• **WHAT YOU NEED TO DO**
Transcribe all of the records, leaving out any pictures.
[[ TASK MATERIAL, beginning ]]
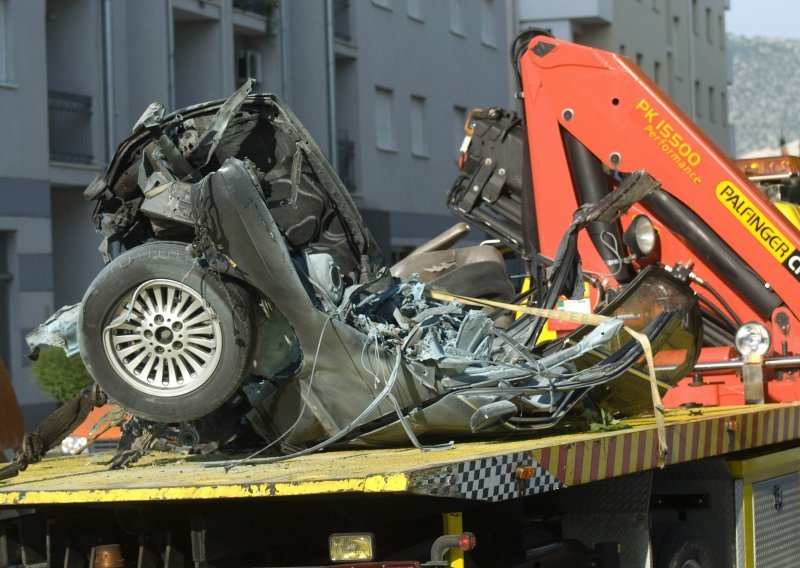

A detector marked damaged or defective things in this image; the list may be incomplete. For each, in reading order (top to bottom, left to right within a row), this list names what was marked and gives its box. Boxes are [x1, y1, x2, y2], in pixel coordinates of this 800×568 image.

severely crushed car [23, 80, 700, 462]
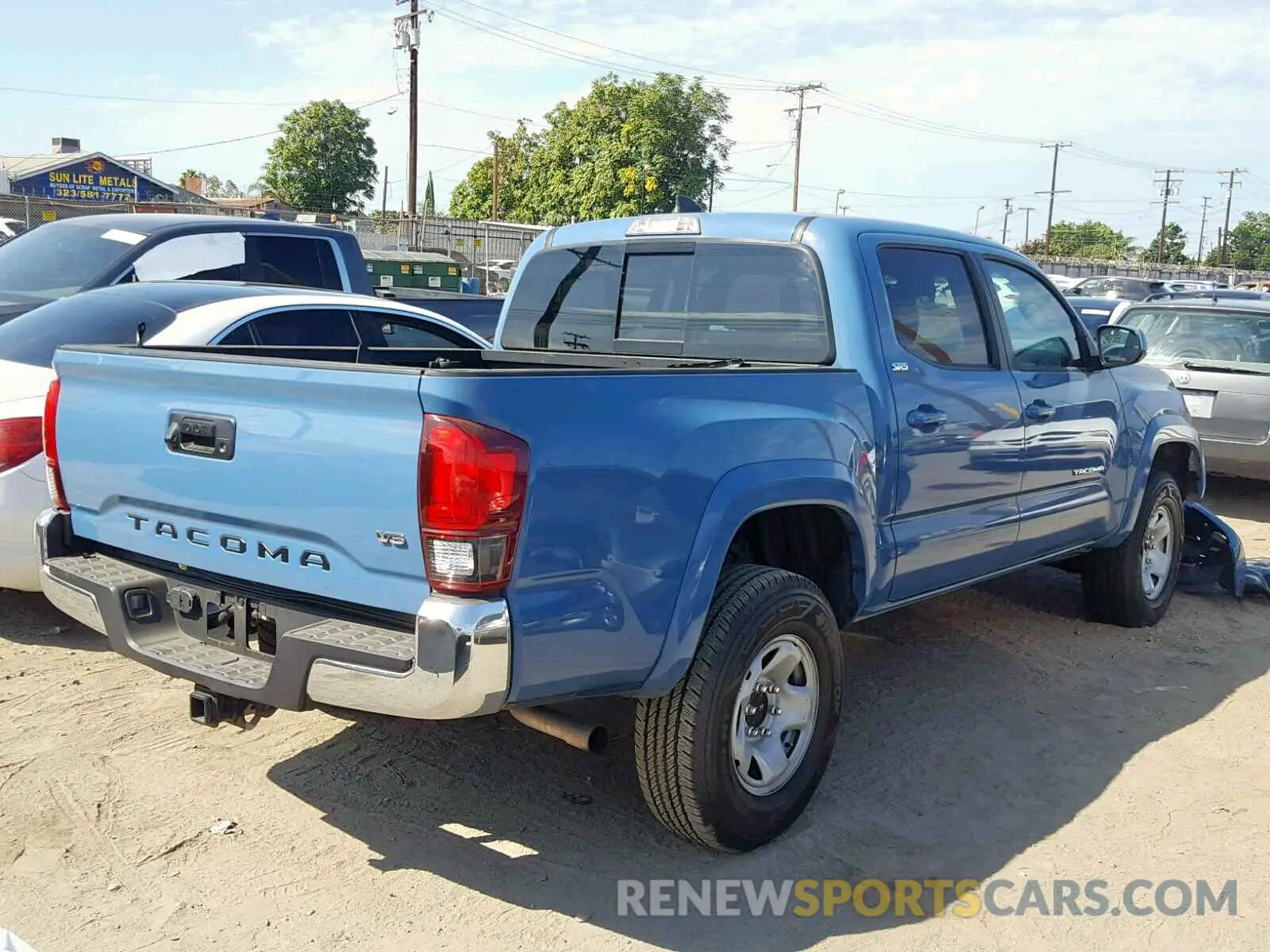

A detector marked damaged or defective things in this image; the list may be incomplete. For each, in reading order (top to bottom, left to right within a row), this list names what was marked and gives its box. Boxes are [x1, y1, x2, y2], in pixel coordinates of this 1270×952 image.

detached blue body panel [49, 214, 1209, 711]
damaged front fender [1178, 502, 1270, 599]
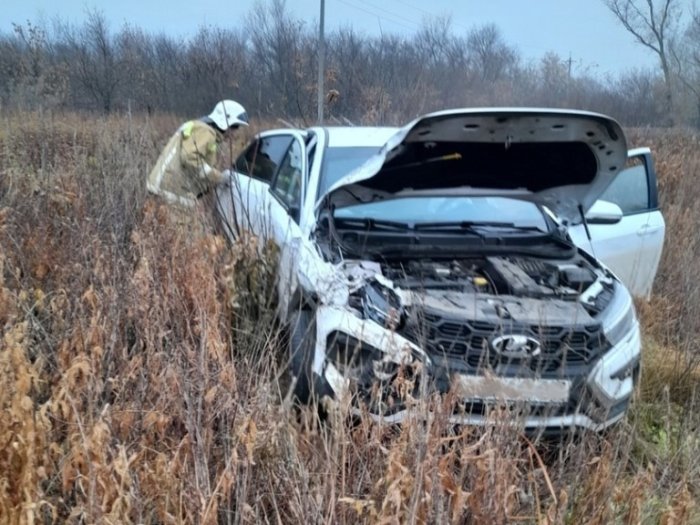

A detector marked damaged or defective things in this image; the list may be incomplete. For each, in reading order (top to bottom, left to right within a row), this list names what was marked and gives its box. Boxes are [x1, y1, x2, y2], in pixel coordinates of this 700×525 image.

shattered windshield [318, 145, 380, 196]
shattered windshield [334, 195, 552, 230]
crashed white car [219, 108, 668, 432]
broken headlight [360, 280, 404, 326]
crumpled front bumper [312, 302, 640, 430]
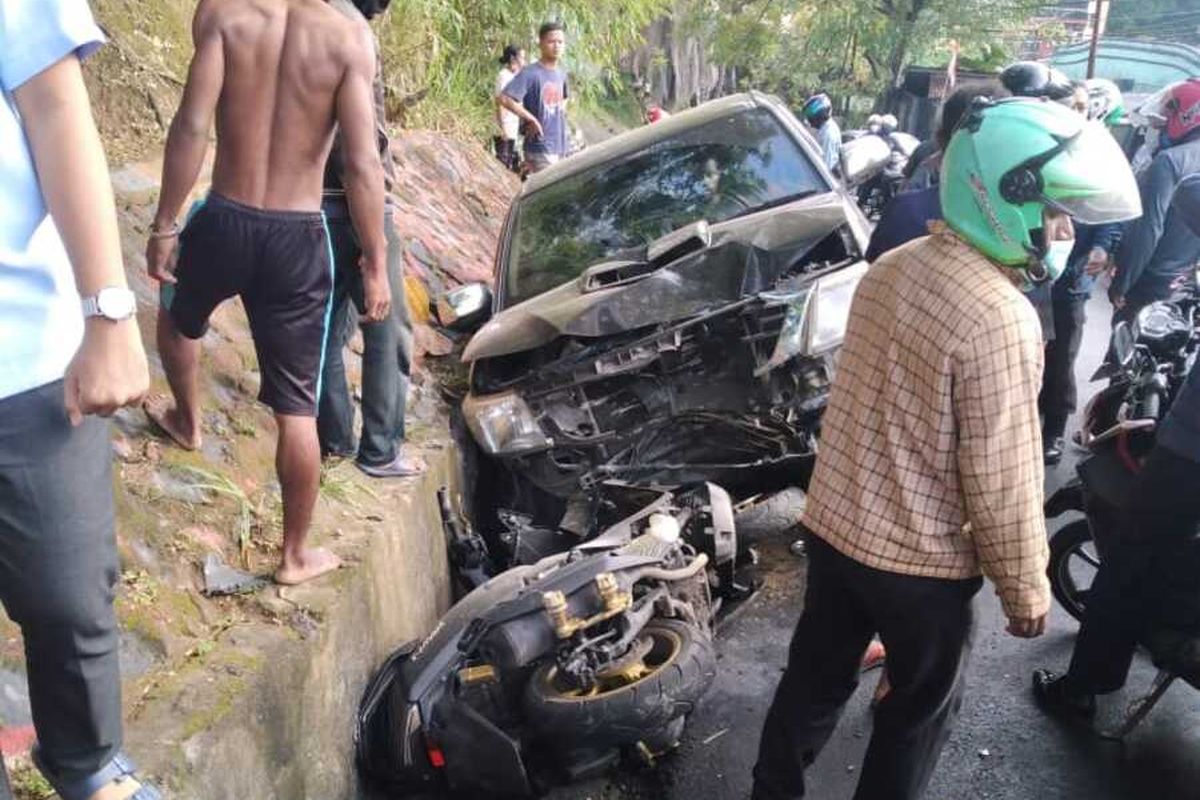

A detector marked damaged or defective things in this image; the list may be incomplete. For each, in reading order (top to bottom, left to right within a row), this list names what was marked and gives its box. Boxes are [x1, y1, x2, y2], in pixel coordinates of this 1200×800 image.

wrecked car [440, 90, 872, 520]
crumpled hood [462, 192, 864, 360]
broken windshield [502, 106, 828, 306]
broken headlight [764, 262, 868, 376]
broken headlight [462, 392, 552, 456]
wrecked car [352, 482, 736, 792]
crushed motorcycle [356, 482, 744, 792]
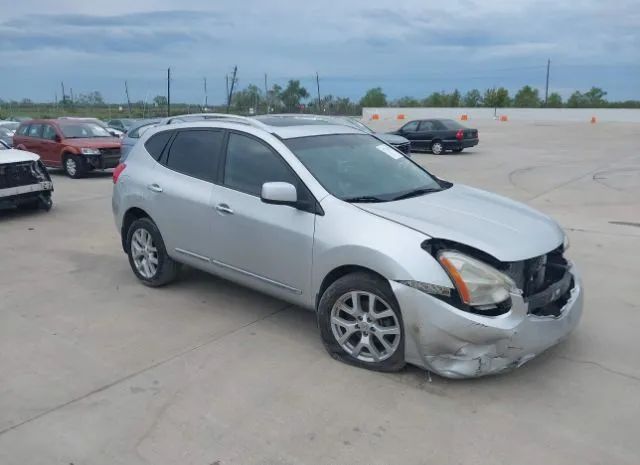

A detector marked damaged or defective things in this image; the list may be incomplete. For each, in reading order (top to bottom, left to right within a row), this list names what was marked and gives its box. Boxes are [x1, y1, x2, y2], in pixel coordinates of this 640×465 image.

damaged silver suv [112, 115, 584, 376]
crumpled front bumper [390, 264, 584, 376]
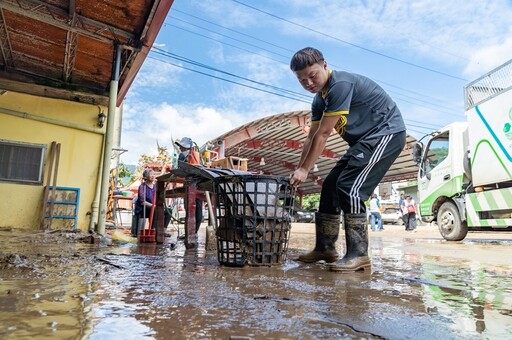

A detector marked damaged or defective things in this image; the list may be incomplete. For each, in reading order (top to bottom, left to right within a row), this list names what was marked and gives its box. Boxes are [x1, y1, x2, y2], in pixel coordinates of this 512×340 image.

flood damage [1, 224, 512, 338]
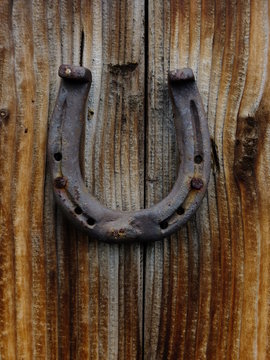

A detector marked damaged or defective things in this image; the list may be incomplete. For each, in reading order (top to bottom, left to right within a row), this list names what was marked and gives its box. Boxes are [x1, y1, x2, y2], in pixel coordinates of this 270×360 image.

rusty horseshoe [48, 65, 211, 245]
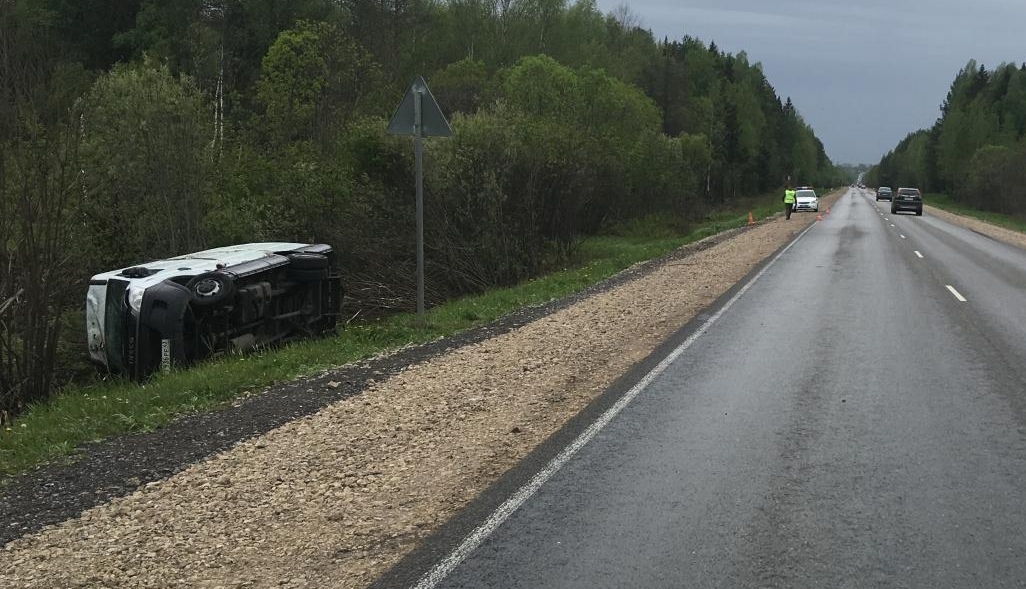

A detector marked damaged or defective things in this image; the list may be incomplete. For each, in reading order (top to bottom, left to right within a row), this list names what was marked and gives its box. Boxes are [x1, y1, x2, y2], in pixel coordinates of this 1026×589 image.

overturned white van [86, 242, 342, 381]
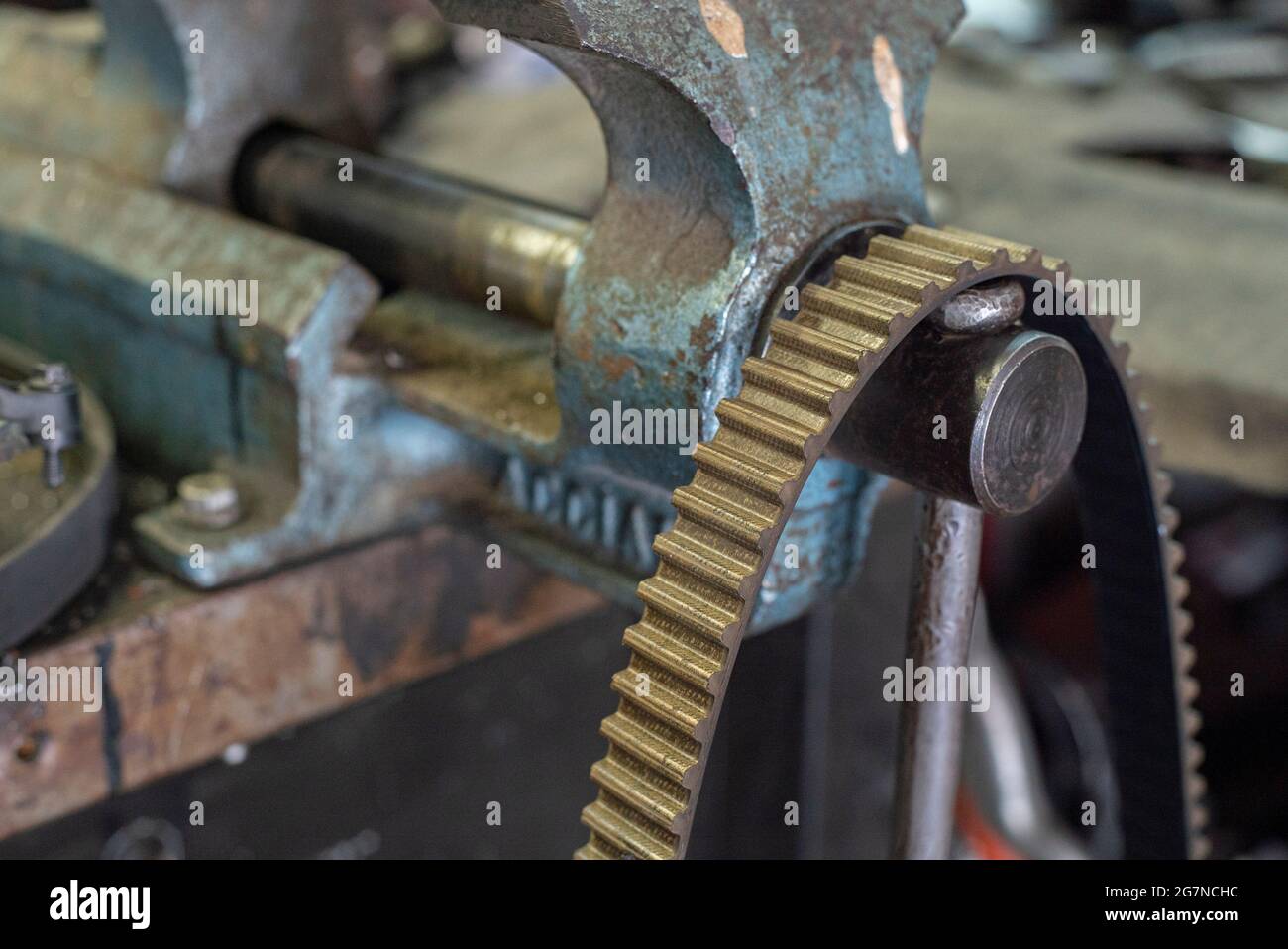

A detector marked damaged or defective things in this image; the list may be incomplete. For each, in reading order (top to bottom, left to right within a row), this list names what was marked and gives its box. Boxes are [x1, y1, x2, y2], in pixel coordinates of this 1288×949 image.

rust patch [700, 0, 752, 58]
peeling paint [700, 0, 752, 58]
rust patch [870, 34, 912, 154]
peeling paint [870, 35, 912, 154]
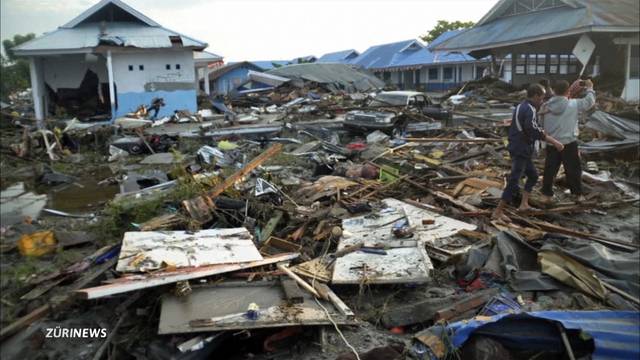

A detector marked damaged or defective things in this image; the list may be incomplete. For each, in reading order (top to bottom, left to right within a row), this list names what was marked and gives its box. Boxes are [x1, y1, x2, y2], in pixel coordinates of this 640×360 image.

damaged building [10, 0, 218, 123]
broken wall [111, 48, 198, 116]
damaged car [344, 90, 450, 133]
damaged building [430, 0, 640, 100]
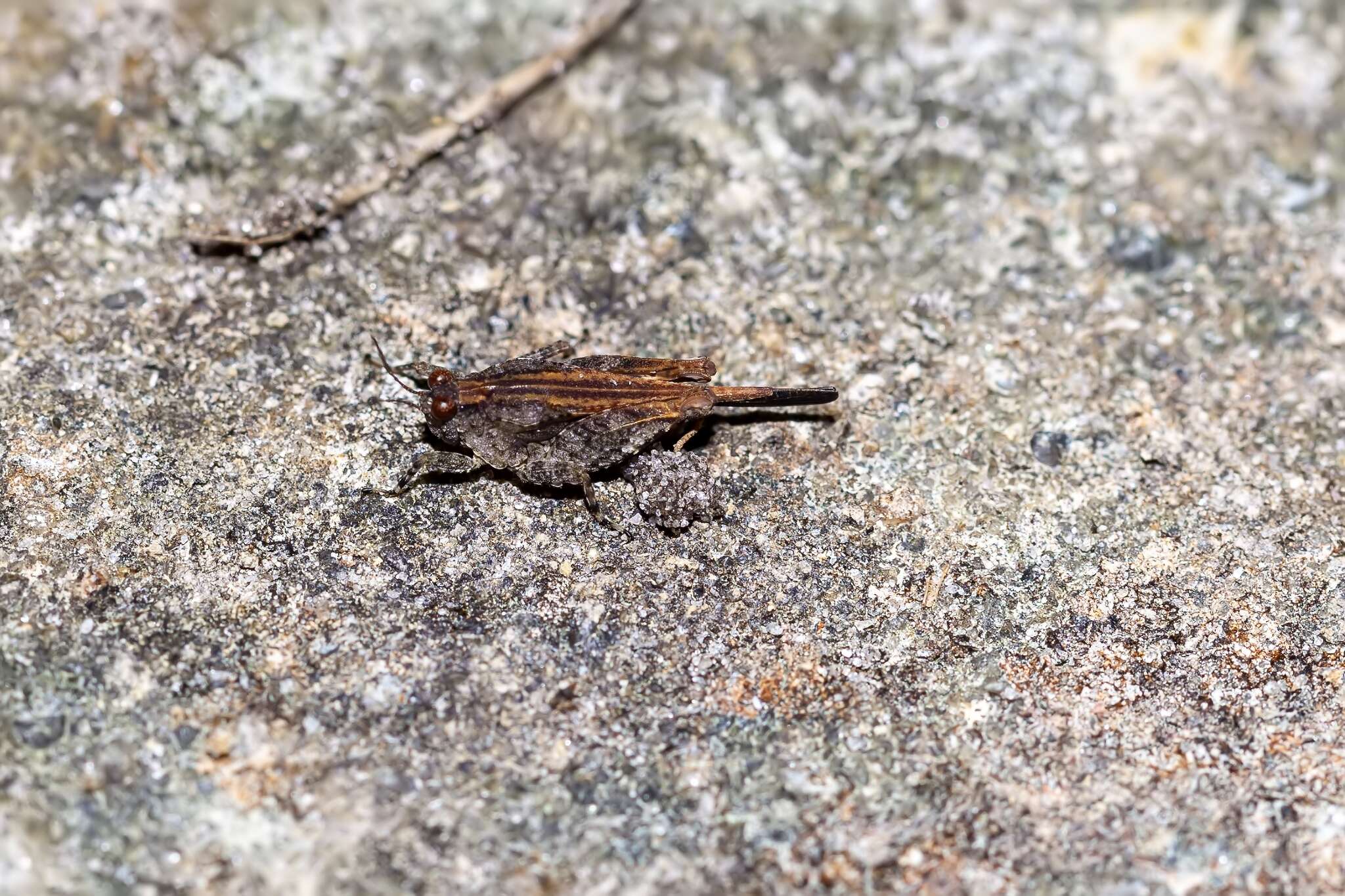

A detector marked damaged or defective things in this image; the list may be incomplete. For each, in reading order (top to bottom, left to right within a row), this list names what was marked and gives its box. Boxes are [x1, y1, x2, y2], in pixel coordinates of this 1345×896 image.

broken stick fragment [187, 0, 642, 252]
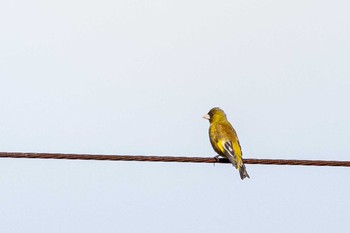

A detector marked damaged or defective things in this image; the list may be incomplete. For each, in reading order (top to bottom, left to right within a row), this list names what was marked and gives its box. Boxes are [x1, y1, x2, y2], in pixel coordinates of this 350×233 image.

rusty wire [0, 151, 348, 167]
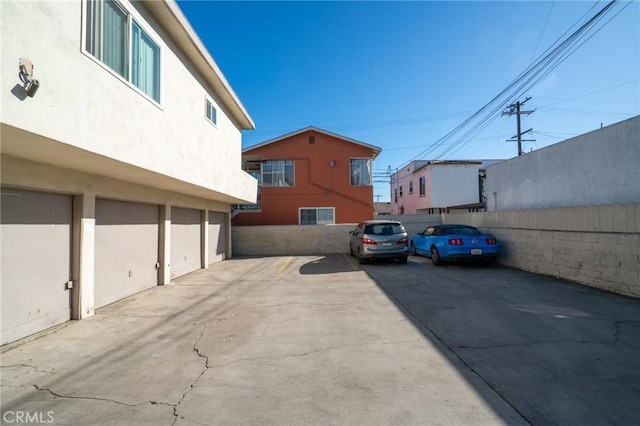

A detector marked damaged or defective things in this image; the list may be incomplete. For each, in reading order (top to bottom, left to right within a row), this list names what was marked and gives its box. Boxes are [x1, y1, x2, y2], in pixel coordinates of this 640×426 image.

crack in pavement [209, 338, 420, 368]
cracked concrete pavement [1, 255, 636, 424]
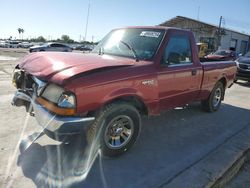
[[ TASK MATERIAL, end ]]
• **TASK SOLUTION**
A detector marked damaged or defective things in this image; the list may be incomplete. For each, in reading order (top to bottom, left to right within a row), this list names what was marked and gives its box. Boxes are [x1, y1, x2, y2], in pixel coordinates of this 800×568 image.

severely crushed car [23, 80, 700, 462]

A detector marked damaged or defective things in this image; the list may be incomplete. For each, in reading order (top to bottom, left to right within a row), this list names what was marked and gives its box. Boxes are [x1, y1, x2, y2], in pixel coordinates of this 1270×952 image.

detached blue body panel [49, 214, 1209, 711]
damaged front fender [1178, 502, 1270, 599]

A detector marked damaged or defective things in this image; the list may be incomplete. For each, in reading order (top to bottom, left to right within a row), this list names what was marked and gives its box. Boxes are [x1, y1, x2, y2], in pixel coordinates of this 700×525 image.

shattered windshield [318, 145, 380, 196]
shattered windshield [334, 195, 552, 230]
crashed white car [219, 108, 668, 432]
broken headlight [360, 280, 404, 326]
crumpled front bumper [312, 302, 640, 430]

A detector marked damaged or defective things in this image; the list may be incomplete. For each, in reading order (top to bottom, left to right within a row), this list names what was marked and gives its box. Boxes are [x1, y1, x2, y2], in pixel coordinates of this 1200×800 image.

wrecked car [440, 90, 872, 520]
crumpled hood [462, 192, 864, 360]
broken windshield [502, 106, 828, 306]
broken headlight [764, 262, 868, 376]
broken headlight [462, 392, 552, 456]
wrecked car [352, 482, 736, 792]
crushed motorcycle [356, 482, 744, 792]

A detector marked damaged or defective things in this image; the list may be incomplete. For each, in reading order (top to bottom, left to right within a row), this list names what was marked and gives its box. Boxes are [x1, y1, x2, y2], in pixel coordinates of this 640×465 image.

damaged silver suv [112, 115, 584, 376]
crumpled front bumper [390, 264, 584, 376]

A detector marked damaged or defective things in this image; the list may be incomplete. For each, in reading order (top to bottom, left to right within a row), this list names what was marked and gives its box. Boxes are [x1, y1, x2, y2], in pixel coordinates of this 512×340 image.

flood damage [1, 224, 512, 338]

A detector marked damaged or defective things in this image; the list may be incomplete. For each, in reading order (top to bottom, left to right within a row), this list names what was marked and gives its box. Boxes are [x1, y1, x2, y2], in pixel coordinates of this 270×360 image.

rusty horseshoe [48, 65, 211, 245]

A detector marked damaged or defective things in this image; the list may be incomplete. For each, in reading order (top to bottom, left to right within a row), this list names what was marked and gives its box. Boxes are [x1, y1, x2, y2], in pixel coordinates of this 1026×589 image.

overturned white van [86, 242, 342, 381]

A detector marked damaged or defective things in this image; the list may be incomplete. For each, in reading order (top to bottom, left to right within a row), this list names what was marked and gives its box. Boxes are [x1, y1, x2, y2], in pixel coordinates of this 1288×949 image.

rust patch [700, 0, 752, 58]
peeling paint [700, 0, 752, 58]
rust patch [870, 34, 912, 154]
peeling paint [870, 35, 912, 154]

A detector marked damaged or defective things in this image; the list may be incomplete. For each, in reading order (top to bottom, left to right within a row), this list names what was marked and gives its box. Boxes are [x1, y1, x2, y2], in pixel coordinates of this 640×360 image.

damaged building [10, 0, 218, 123]
broken wall [111, 48, 198, 116]
damaged car [344, 90, 450, 133]
damaged building [430, 0, 640, 100]

A detector marked damaged or defective things in this image; the list may be incomplete. For each, in reading order (top to bottom, left to right within a row), this list names what was marked and gives its box. Boxes are [x1, y1, x2, y2], in pixel coordinates of this 1345×896 image.

broken stick fragment [187, 0, 642, 252]

A detector marked damaged or defective things in this image; the list may be incomplete. For each, in reading order (top to bottom, left to right within a row), this list names what was marked and gives its box. Boxes are [x1, y1, x2, y2], in pixel coordinates of this 350×233 image.

rusty wire [0, 151, 348, 167]

A detector marked damaged or defective things in this image; the list may be incomplete. For each, in reading order (top to bottom, left to right within a row), this list names what was marked and gives its box. Boxes are [x1, y1, x2, y2], in pixel coordinates of this 640×426 image.

crack in pavement [209, 338, 420, 368]
cracked concrete pavement [1, 255, 636, 424]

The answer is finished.